Under Armour Holds a Game Show to Find Its FutureBy
When Canada needed to pick a starting goalie for the 2014 Winter Olympics hockey final in February, the team relied, in part, on biometric readings produced by Omegawave, a small Finnish company. Carey Price’s nervous system was sending particularly fast signals that morning, so he got the nod and promptly shut out the Swedes to secure the gold. The same tool helped coaches from the Barclays Premier League track the vitals of their players when global stars traveled home for national team games on Oct. 10-11.
Now, Omegawave is turning its focus from elite athletes to weekend warriors, and the company expects its route to the mass market runs through Baltimore. That’s where Under Armour held its annual Future Show on Oct. 9-10, a competition designed to help the sports-apparel giant find tech talent and ideas.
The setting is a close facsimile of the reality TV show Shark Tank, complete with lights, cameras, and a giant clock making sure the business pitches are brief. The only significant difference is the number of push-ups—and the tendency of Under Armour Chief Executive Officer (and competition judge) Kevin Plank to get involved in the workouts. Before facing the judges, however, the competitors make their case in an employee trade show.
Surrounded by fit-looking Under Armour staffers clad in the company’s hoodies and sheer, stretchy shirts, Omegawave CEO Gerard Bruen pulled up his vitals on the app. “That right there is what an overseas flight will do, and, quite frankly, a couple of beers,” he said, pointing to a low point on the fever line of daily results from his own body.
The concept is relatively simple, even if it takes a bunch of hardware to pull it off. For three minutes every morning, an athlete–it could be New York Giants quarterback Eli Manning or a yoga dad training for his first marathon–straps on a chest band EKG and puts little wired suction cups on his head and hand. Three minutes later, the data flows through Omegawave’s processors and produces readings in four areas: strength, speed, endurance, and coordination. From there, based on the measurements, Omegawave directs the user to a recommended workout.
At the Future Show, Under Armour’s chief was most excited about the Omegawave feature that issues a warning and alerts a personal physician if something is awry. “I believe the whole proactive medicine thing is a huge opportunity,” Plank told Bloomberg Businessweek. “When I get in my car, I immediately have all this data–fuel level, mileage, you name it. But when I go see my doctor, he pulls out a manila folder and asks how I feel.”

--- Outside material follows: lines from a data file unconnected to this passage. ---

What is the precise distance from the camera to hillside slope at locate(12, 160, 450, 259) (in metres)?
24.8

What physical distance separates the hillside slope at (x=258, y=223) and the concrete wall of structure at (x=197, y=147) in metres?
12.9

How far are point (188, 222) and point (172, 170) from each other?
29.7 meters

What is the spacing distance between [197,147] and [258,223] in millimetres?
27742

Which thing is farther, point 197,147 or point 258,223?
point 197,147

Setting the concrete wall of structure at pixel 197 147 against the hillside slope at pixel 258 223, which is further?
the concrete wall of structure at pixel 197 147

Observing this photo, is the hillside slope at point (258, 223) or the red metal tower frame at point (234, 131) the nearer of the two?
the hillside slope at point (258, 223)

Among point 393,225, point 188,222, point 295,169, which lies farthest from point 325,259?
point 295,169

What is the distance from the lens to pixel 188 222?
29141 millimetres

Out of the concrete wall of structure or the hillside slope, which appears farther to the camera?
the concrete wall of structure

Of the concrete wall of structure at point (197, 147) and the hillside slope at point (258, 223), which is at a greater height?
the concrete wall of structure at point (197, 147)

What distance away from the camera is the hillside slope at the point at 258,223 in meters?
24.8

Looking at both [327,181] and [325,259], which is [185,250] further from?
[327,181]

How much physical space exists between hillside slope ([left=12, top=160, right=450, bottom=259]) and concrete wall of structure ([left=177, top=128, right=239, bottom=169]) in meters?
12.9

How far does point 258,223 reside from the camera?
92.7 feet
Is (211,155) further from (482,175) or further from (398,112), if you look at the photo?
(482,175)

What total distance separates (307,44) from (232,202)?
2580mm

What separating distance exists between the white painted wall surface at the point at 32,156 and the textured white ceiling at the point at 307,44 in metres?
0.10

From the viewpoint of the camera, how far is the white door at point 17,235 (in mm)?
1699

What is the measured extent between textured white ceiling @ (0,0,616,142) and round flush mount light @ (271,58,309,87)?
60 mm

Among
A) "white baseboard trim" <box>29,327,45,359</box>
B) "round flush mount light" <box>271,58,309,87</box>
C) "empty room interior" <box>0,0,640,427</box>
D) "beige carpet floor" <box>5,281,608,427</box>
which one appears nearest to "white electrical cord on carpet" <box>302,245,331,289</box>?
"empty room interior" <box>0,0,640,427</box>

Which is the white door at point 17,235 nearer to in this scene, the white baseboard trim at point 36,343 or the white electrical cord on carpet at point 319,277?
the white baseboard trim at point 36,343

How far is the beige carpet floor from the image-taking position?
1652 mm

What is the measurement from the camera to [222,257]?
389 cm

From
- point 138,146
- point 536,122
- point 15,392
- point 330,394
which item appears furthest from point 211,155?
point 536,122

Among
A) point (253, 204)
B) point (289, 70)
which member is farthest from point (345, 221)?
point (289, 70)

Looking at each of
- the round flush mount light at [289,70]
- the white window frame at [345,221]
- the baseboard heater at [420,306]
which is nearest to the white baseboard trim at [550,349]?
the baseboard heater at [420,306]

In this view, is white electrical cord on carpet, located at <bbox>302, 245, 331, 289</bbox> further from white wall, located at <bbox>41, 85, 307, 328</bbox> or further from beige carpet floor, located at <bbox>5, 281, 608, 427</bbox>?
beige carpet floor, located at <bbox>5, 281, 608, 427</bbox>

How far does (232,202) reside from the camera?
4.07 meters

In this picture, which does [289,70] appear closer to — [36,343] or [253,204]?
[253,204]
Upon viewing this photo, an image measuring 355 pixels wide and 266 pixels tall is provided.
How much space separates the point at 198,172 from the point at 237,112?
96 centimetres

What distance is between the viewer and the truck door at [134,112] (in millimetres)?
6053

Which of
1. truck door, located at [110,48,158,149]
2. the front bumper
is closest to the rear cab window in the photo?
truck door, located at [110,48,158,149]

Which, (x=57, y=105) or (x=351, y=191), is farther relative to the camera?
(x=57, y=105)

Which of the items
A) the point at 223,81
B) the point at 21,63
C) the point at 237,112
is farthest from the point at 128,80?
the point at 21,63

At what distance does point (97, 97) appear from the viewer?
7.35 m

Omegawave prevailed against a final field of nine products in the competition to become Under Armour’s next big thing. The mass market version of the company’s product is in beta testing, but Omegawave says it plans to sell the biometric gadgets for about $200, plus a subscription fee for the analysis. The winner emerged from a field of more than 1,000 applicants, ranging from tiny startups to established businesses with dozens of employees.
TeamSnap, based in Boulder, Colo., pitched a platform for organizing team sports used by some 7 million coaches, kids, and beer league softball buddies to figure out where and when to show up and what to bring. Kansas-based entrepreneur Dayveon Ross made a case for ShotTracker, an app, combined with a chip, tucked into a sleeve or sweatband that records the location of a basketball player’s shoots and if the ball goes in. Krossover presented a service for editing, tagging, and analyzing game video.
Even the also-rans are likely to win a partnership with Under Armour. For Omegawave, the victory at Future Show brought a $50,000 prize, presented in a giant check worthy of a game show, and a seat at the negotiating table, where Under Armour may push for anything from a loose marketing partnership to an equity stake, or even full acquisition. (Magzip, which won in 2011 for design that allows a person to zip a coat one-handed, will be included in Under Armour outerwear hitting the market the market this fall.)
A deal with Omegawave is a way for Under Armour to expand MapMyFitness, a suite of apps that it bought late last year for $150 million. About 30 million people are now registered to track their runs, rides, and dog walking outings on the platform, but biometric feedback is largely limited to what’s available on the Fitbit and Jawbone devices linked to the network. Now, Under Armour will have the hardware and equations to make the app feedback richer, providing the company can work out some kind of partnership with Omegawave.
MapMyFitness founder Robin Thurston was one of the judges who selected Omegawave. “These guys are serious experts in this category,” he told Plank during deliberations. “And I do think people want to be told what to do when it comes to working out.”